The mechanisms that carry it forward are documented:
Home values depressed by 80 years of deliberate exclusion still determine the educational resources available to children in formerly redlined neighborhoods. The funding gap has widened over time, not narrowed.
Standard credit scoring models weight mortgage and installment loan history heavily while historically discounting rent and utility payments. Families excluded from homeownership for generations are structurally disadvantaged in the credit scoring systems used to determine access to the homeownership their parents and grandparents were denied.
Research has documented persistent undervaluation of properties in majority-Black neighborhoods and overvaluation when ownership appears to change to white hands. The appraisal profession remains nearly 90 percent white. The valuations that determine home equity — the primary wealth vehicle available to Black families — are subject to documented racial bias at the point of execution.
As enforcement actions against Fairway, the California bank, and others document, modern redlining does not require a map. It requires consistent decisions about where to place branches, whose referral networks to cultivate, and which neighborhoods to target with marketing. Each decision is individually defensible as business strategy. The aggregate effect is geographic exclusion based on race.
Machine learning models used in lending, insurance, and credit decisions are trained on historical data that reflects decades of discriminatory outcomes. A model optimized on historical default rates inherits the distortions that exclusion from credit access produced. Algorithmic neutrality is not structural neutrality.
What the Counterargument Gets Right — and Wrong
The counterargument to characterizing present disparities as effects of redlining takes several forms. One version argues that current disparities reflect income differences, not discrimination — that if you control for income, the racial gap in homeownership largely disappears. A second version argues that the Fair Housing Act’s enforcement mechanisms, supplemented by the CRA and HMDA, provide adequate ongoing correction. A third version accepts the historical analysis but questions whether the legal and policy interventions available today can or should be directed at reversing conditions set 80 years ago.
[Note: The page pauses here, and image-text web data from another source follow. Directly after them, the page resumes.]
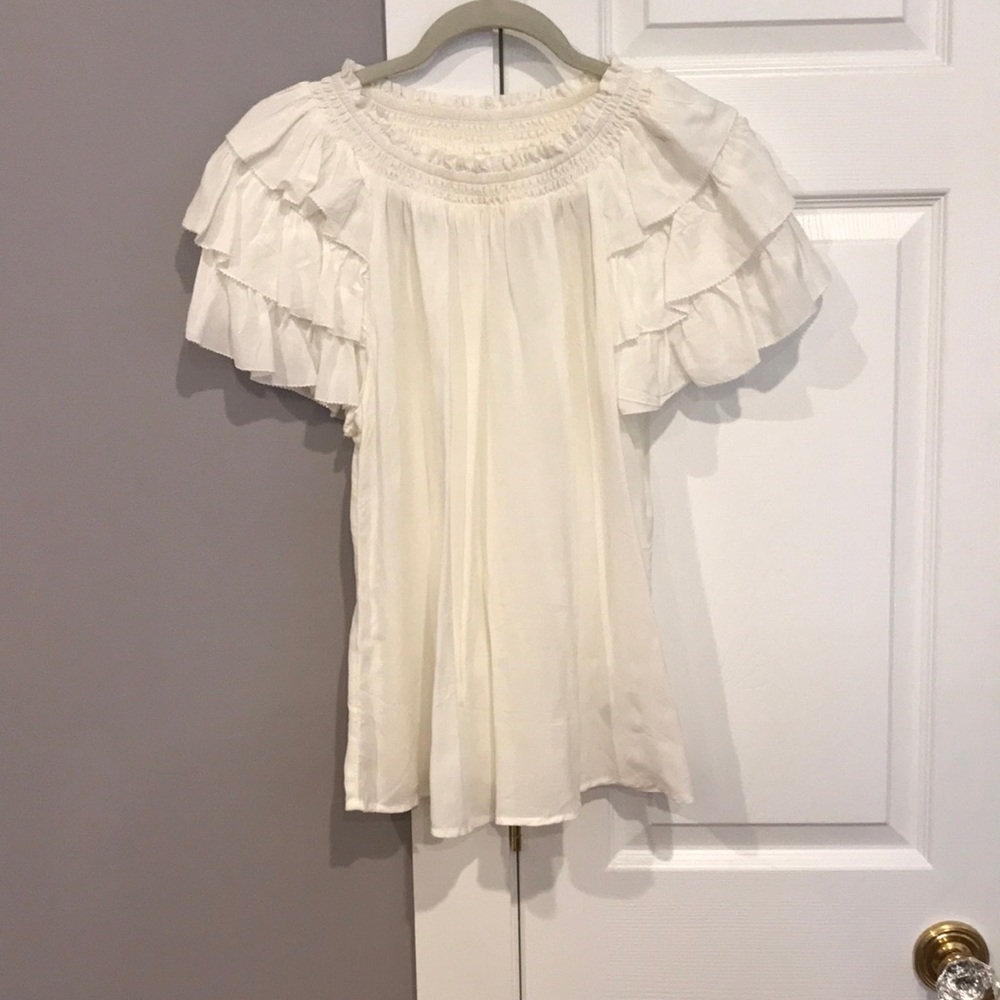 Off the shoulder blouse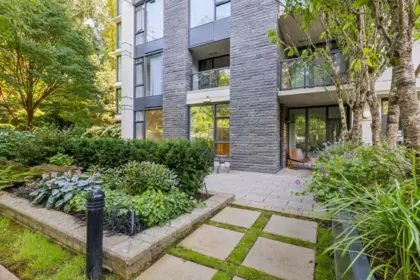 Outdoor Deck Photo of 105 5868 Agronomy Road, Vancouver, BC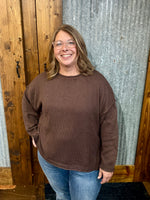 Relaxed Fit Sweater with Exposed Seam
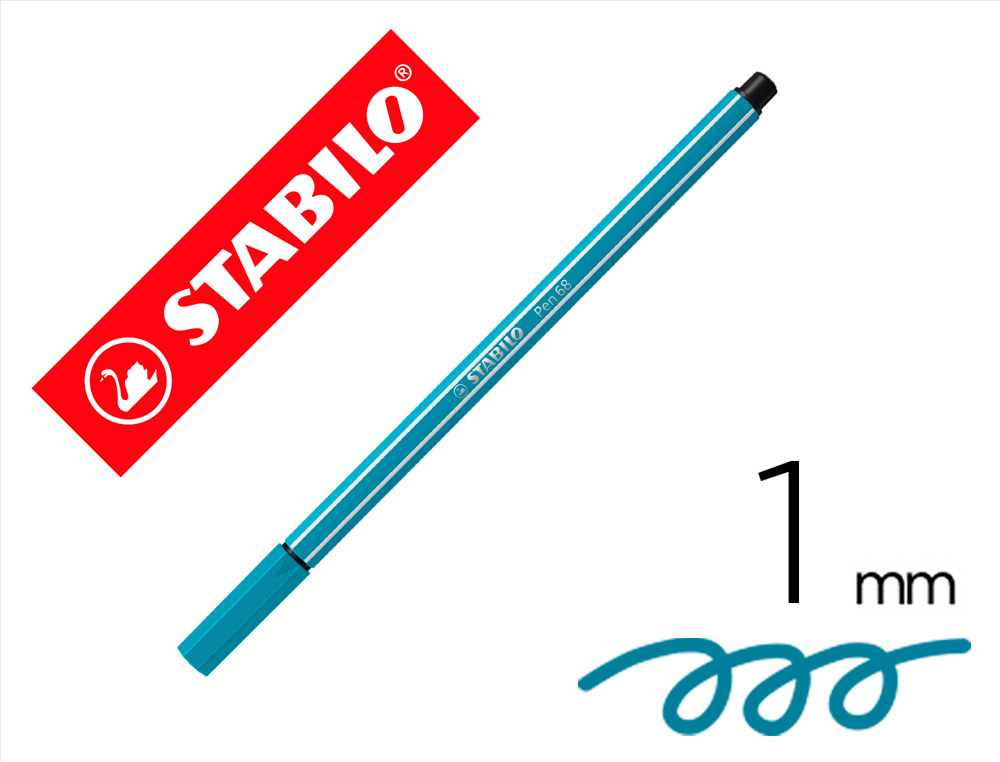 STABILO - Rotulador Pen 68 azul claro (Ref.68/31)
The first argument is partially true and analytically insufficient. Income differences do explain a portion of the homeownership gap. But the income differences themselves are partially a product of the same exclusion: neighborhoods denied investment develop fewer businesses, generate fewer jobs, produce weaker tax bases for public services, and funnel residents toward lower-wage employment. You cannot control for income as an independent variable when income is itself a downstream product of the policy you are analyzing.
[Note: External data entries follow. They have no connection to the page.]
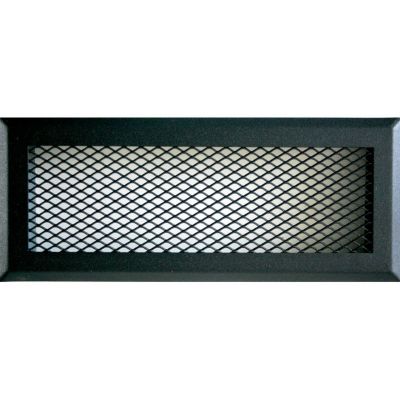 grille cheminée en acier noir gréné 60x15 - AUTOGYRE - Mr.Bricolage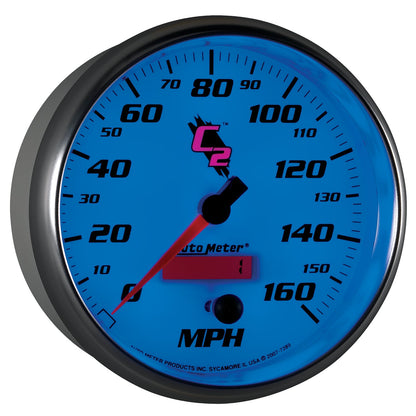AutoMeter C2 5 inch 160MPH In-Dash Electronic Programmable Speedometer (7289)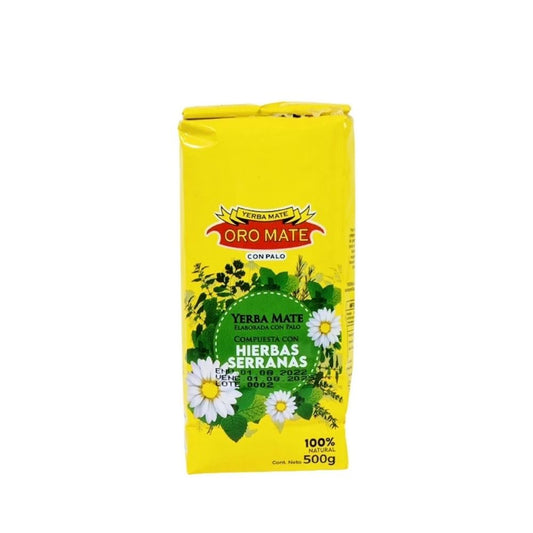 YERBA MATE COMPUESTA HIERBAS SERRANAS ORO MATE 500GR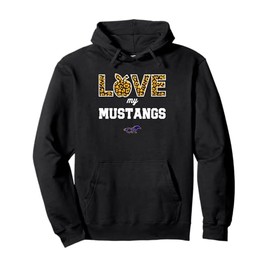 Cypress Ranch Mustangs Logo Love My Team HS Pullover Hoodie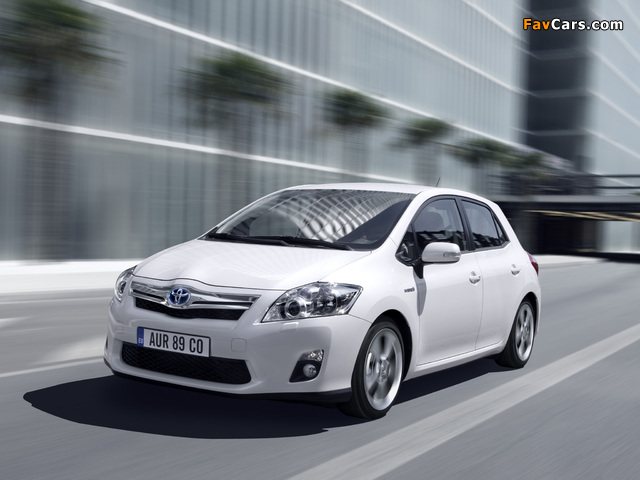 Toyota Auris HSD 2010–12 wallpapers (640 x 480)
The second argument has become harder to sustain in 2025. The enforcement infrastructure built under the Combating Redlining Initiative is being dismantled through consent order terminations and reduced CFPB activity. The argument that existing mechanisms provide adequate correction depended on those mechanisms being actively used.
The third argument deserves honest engagement. The timeline between the policy and its present effects spans generations, multiple administrations, and institutional actors who were not parties to the original decisions. Designing interventions that are both legally sustainable and structurally adequate is genuinely difficult. Acknowledging that difficulty is not the same as concluding that no intervention is warranted. The structural mechanism is still running. The question is whether any institution with the power to modify it is willing to do so.